Standard Chartered India profit rises 11% despite shrinking loan book
Standard Chartered Bank reported an 11% rise in India pretax profit to $333 million in H1 2025, aided by cost control despite an 8% drop in loans and shrinking deposits. India is now the bank’s third-largest global contributor.

Total income increased 6% to $795 million in June 2025 from $753 million in June 2024, half yearly results released by the bank on Thursday showed. Operating expenses remained little changed at $442 million versus $440 million a year ago.
The bank’s loan book in India shrunk 8% to $13.61 billion from $14.79 billion a year ago. Deposits also shrunk to $25.26 billion from $27.26 billion a year ago.
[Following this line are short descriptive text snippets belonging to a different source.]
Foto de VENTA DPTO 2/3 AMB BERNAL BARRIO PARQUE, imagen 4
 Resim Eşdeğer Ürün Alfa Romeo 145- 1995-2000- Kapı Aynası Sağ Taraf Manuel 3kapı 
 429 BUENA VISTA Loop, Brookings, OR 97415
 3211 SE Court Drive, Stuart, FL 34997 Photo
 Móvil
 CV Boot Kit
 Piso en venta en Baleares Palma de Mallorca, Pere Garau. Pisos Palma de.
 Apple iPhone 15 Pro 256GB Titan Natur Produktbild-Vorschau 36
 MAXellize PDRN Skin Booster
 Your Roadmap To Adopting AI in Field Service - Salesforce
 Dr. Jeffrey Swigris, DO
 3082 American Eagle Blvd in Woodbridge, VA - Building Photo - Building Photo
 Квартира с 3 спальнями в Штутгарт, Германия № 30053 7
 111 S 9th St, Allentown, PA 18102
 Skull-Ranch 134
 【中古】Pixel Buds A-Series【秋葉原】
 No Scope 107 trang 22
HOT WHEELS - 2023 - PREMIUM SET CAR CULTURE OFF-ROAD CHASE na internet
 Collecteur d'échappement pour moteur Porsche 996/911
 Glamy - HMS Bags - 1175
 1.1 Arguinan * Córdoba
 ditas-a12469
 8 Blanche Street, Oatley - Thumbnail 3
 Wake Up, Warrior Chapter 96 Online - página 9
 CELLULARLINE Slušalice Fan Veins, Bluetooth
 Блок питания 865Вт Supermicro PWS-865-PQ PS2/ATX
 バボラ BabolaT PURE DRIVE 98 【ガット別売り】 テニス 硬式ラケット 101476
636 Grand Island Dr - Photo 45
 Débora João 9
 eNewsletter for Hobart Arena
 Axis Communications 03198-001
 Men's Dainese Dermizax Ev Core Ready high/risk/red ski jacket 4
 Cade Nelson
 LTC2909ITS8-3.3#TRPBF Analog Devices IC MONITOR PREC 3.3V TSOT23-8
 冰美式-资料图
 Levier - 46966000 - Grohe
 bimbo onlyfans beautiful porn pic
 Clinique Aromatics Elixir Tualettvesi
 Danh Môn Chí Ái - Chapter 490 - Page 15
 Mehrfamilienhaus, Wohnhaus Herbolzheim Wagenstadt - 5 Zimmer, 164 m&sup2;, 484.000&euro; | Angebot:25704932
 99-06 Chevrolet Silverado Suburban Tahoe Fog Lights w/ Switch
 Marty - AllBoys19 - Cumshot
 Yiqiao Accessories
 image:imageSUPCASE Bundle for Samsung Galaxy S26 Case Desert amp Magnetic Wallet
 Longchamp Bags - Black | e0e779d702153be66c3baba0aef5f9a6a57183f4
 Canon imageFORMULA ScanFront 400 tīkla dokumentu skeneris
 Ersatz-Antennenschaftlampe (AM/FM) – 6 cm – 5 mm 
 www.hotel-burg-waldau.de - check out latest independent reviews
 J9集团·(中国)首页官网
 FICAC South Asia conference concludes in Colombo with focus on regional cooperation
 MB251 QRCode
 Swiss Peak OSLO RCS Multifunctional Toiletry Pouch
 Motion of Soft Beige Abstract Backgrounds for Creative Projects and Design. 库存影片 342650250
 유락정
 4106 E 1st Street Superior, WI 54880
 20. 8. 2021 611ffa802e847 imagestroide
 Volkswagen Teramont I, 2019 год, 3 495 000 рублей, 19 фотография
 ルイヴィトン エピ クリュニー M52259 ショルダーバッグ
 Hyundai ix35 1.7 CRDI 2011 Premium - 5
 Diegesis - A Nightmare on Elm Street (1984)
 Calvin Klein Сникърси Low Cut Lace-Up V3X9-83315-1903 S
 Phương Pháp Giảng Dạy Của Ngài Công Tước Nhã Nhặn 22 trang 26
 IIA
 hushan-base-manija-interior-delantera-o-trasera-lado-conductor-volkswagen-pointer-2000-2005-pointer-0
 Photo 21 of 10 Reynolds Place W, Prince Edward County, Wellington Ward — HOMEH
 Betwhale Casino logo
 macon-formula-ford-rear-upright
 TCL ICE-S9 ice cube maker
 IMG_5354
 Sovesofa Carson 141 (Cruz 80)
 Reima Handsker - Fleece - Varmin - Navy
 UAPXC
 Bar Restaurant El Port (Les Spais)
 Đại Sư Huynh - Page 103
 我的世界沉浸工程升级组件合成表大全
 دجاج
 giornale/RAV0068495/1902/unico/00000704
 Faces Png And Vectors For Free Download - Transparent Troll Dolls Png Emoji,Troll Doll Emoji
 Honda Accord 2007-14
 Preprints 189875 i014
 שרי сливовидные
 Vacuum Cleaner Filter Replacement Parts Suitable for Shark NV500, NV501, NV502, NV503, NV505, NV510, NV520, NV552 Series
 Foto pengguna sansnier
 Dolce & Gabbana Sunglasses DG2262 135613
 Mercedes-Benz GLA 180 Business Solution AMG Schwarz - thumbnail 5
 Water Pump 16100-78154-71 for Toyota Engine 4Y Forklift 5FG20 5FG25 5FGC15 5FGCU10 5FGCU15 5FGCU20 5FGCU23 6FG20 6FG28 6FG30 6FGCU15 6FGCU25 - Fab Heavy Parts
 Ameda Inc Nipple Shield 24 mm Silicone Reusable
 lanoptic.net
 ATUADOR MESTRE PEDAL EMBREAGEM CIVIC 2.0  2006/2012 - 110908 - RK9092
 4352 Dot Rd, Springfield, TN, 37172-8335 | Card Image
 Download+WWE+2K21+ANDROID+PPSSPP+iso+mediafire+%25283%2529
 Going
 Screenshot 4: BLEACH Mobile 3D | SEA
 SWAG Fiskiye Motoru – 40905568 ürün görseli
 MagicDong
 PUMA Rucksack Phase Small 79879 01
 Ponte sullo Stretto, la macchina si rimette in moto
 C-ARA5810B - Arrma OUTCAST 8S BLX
Total impairment costs increased 43% to $20 million from $14 million a year ago.
India was the third largest contributor to the bank’s global contributor behind Hong Kong ($1.44 billion) and Singapore ($798 million). This is an improvement from the fifth place the bank occupied behind the US and UAE at the end of 2024.
Globally the bank reported a 26% increase in first-half pretax profit, driven by growth in the bank's wealth and markets businesses. The London-headquartered lender's pretax profit for the first six months of this year hit $4.38 billion, better than the $3.83 billion analysts had forecast. Total income was helped by a $238 million gain on the sale of B2B marketplace Solv India to Jumbotail last month. Solv India was incubated by Standard Chartered Ventures.